Что сделать:
**a)** Переведите на английский следующее предложение из отрывка: «Да читать заочно его стихи, да обменяться хорошими письмами — мне кажется ничуть не меньше встречи».
**b)** Соберите из списка все строки, где встречается слово «camera».

Осенью 1986 оказался и Юрий Кублановский близ нас, в Дартмут–колледже, и тоже приезжал. Он от момента эмиграции в 1982 открыто вслух выражает приверженность к моим книгам и согласие с моей линией — и за то подвергается от третьеэмигрантов самым унизительным насмешкам. Но в день его приезда и он и я оказались больны — и мало что вынесли от встречи. Да читать заочно его стихи, да обменяться хорошими письмами — мне кажется ничуть не меньше встречи. Я считаю Кублановского весьма талантливым, из лучших русских поэтов сегодня, и с очень верным общественным и патриотическим чувством, — хотя его усложнённая метафоричность, нередко ускользающая в переливах, огорчает меня. Не верю, что сегодня нельзя писать “просто”.

А кроме встреч — сколько непроизвольных фраз неоглядчиво утекает через письма. Пишут, кажется, самые честные люди и с самыми честными намерениями — как можно, стиснув зубы, промолчать? как можно не протянуть руку поддержки? Вот М. Г. Трубецкой, из тех самых Трубецких, следующее поколение, шлёт воспоминания отца, я читаю, отзываюсь — а он отрывки из моих писем помещает как “предисловие” к своим публикациям (один — спросив разрешения, другой — уже и без). — Игорь Глаголев, перебежчик 1976, надрывается в борьбе против Советов, отвечаю ему сочувственным письмом — вскоре узнаю, что я, заочно и без моего ведома, избран в “почётные председатели” их политической коалиции. — О. А. Красовский ездит по Штатам и Европе и, в утвержденье своего новообразованного журнала “Вече”, читает вслух моё совершенно частное к нему письмо. — Художник Дронников издал книжечку статистики о старой России, верного и полезного направления, прислал мне, — ну как промолчать бесчувственно? Шлю ему всего две–три фразы в письме — в следующем его выпуске они уже напечатаны как реклама на обложке! — Какой–то молодой человек П. Орешкин шлёт мне альбом своего исследования об этрусском языке, я не могу вникнуть в суть, но так ему нужна духовная поддержка, все его отвергают и смеются, — я пишу письмо с сочувственными словами, нельзя же истуканом замерзать в холодной высоте, — он выхватывает из письма благоприятное, опускает невыгодное, ещё переставляет фразы, как ему ладней, — и эту подделку печатает предисловием к своей книге!

Записи набора данных:
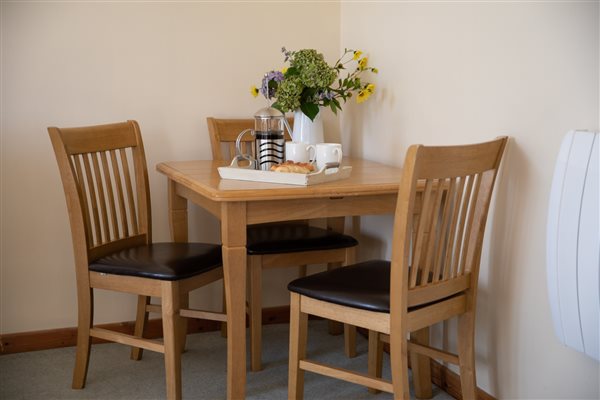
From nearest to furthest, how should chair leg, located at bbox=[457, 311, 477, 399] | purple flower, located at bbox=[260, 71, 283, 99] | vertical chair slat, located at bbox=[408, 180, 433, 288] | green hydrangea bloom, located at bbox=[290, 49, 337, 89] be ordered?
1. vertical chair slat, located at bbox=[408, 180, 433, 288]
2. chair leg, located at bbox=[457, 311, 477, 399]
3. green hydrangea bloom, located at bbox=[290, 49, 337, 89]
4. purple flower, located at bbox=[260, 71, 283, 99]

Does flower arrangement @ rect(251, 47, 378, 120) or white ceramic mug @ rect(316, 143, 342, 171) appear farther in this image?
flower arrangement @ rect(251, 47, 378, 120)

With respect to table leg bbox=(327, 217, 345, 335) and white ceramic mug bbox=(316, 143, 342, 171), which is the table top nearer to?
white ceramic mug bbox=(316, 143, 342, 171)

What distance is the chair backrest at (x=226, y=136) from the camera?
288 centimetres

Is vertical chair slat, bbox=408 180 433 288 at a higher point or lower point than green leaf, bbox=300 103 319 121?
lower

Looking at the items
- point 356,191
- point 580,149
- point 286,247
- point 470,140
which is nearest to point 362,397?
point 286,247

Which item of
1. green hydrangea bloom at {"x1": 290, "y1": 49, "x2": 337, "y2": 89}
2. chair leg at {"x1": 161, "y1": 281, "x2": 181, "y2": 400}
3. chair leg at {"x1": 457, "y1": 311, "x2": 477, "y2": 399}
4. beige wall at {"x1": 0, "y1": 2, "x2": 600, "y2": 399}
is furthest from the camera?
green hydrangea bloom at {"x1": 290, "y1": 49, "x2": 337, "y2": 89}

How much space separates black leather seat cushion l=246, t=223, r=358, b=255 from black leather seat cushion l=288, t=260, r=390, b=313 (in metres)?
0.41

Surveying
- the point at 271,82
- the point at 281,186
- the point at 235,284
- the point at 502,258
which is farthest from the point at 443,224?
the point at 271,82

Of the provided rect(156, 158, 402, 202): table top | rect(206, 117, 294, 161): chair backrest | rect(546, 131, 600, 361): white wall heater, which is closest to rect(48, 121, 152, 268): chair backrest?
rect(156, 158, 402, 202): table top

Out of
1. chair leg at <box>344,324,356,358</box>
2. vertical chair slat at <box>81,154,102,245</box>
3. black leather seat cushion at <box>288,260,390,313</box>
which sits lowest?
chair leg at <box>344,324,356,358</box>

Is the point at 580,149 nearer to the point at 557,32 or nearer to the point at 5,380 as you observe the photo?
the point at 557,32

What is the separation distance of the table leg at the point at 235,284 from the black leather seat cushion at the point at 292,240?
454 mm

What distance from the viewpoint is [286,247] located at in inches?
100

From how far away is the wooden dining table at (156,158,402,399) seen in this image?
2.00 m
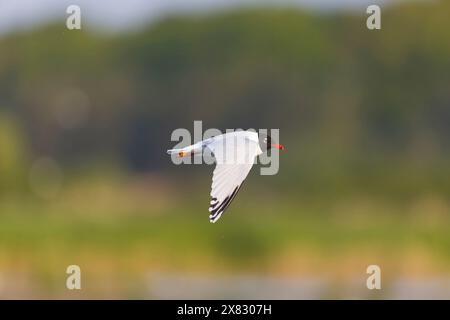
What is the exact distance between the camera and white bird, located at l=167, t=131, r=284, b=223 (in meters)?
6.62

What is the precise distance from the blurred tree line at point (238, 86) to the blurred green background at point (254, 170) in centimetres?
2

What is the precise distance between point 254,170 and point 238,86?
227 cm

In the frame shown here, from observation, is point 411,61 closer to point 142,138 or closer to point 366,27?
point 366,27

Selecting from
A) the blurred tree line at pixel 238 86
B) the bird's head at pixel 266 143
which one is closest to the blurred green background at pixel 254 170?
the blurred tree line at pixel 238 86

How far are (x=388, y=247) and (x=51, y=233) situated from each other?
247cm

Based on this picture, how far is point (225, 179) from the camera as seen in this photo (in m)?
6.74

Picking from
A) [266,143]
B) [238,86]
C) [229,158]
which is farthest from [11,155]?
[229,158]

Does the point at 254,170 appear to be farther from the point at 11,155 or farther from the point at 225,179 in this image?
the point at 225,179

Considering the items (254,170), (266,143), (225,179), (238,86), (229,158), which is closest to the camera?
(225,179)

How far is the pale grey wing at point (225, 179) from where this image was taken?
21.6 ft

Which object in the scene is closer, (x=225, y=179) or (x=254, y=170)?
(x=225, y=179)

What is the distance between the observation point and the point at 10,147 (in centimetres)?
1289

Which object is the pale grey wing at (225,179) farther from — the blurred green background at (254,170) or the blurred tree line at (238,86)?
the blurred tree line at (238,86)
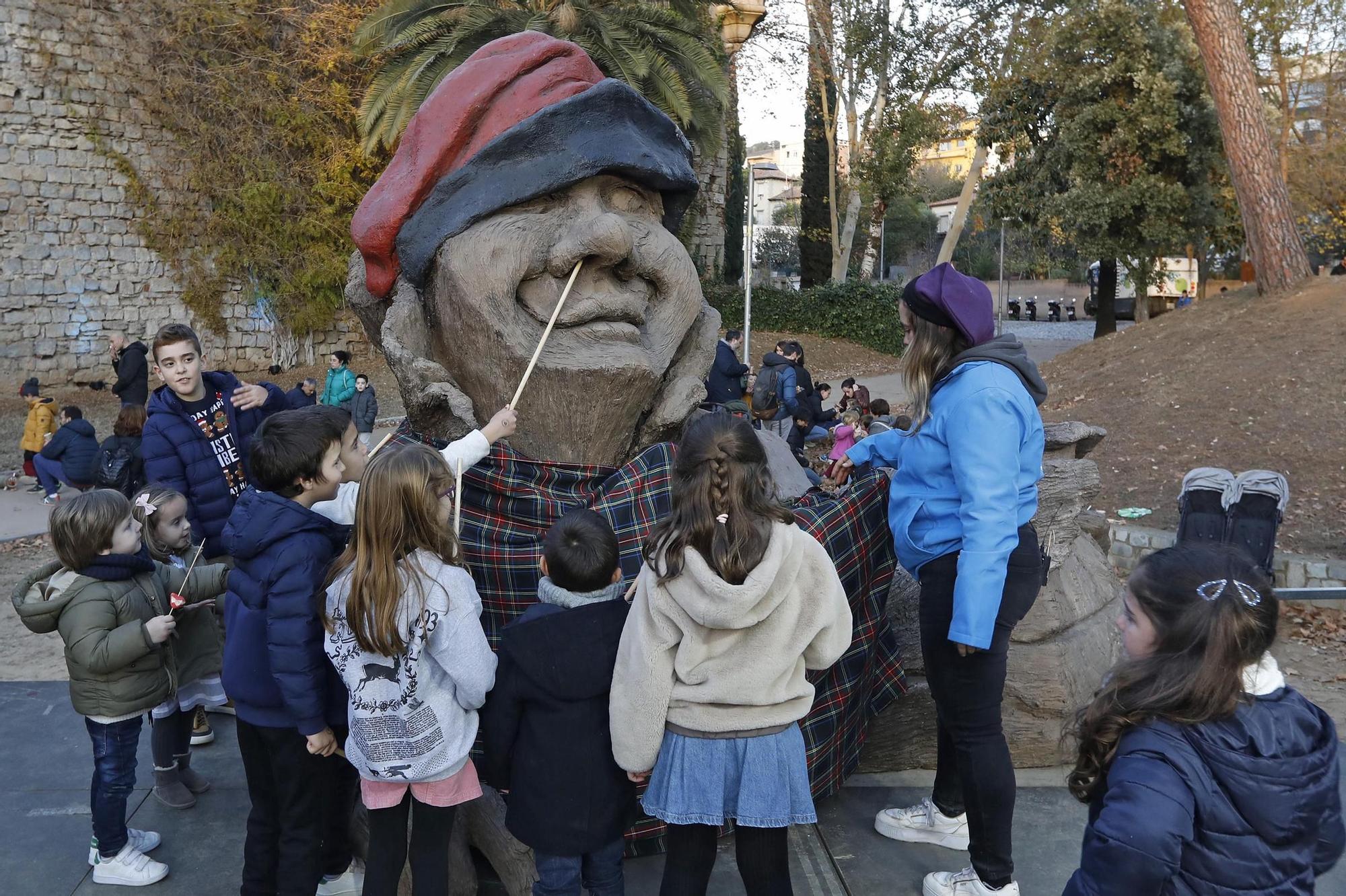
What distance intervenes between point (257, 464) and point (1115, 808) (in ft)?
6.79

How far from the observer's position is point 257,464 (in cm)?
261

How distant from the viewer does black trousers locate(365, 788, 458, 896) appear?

Ответы по заданиям:
**a)** To read his poems from afar and to exchange good letters seems to me no less than a meeting.

**b)**
What distance is the chair backrest at (x=226, y=136) from the camera?
is furthest from the camera?
What is the exact distance between the camera and white bird, located at l=167, t=131, r=284, b=223 (in meters)?
Based on this picture, how far is point (225, 179) from the camera as seen in this photo (in m)?
Considering the items (254,170), (266,143), (225,179), (238,86), (229,158), which is closest to the camera?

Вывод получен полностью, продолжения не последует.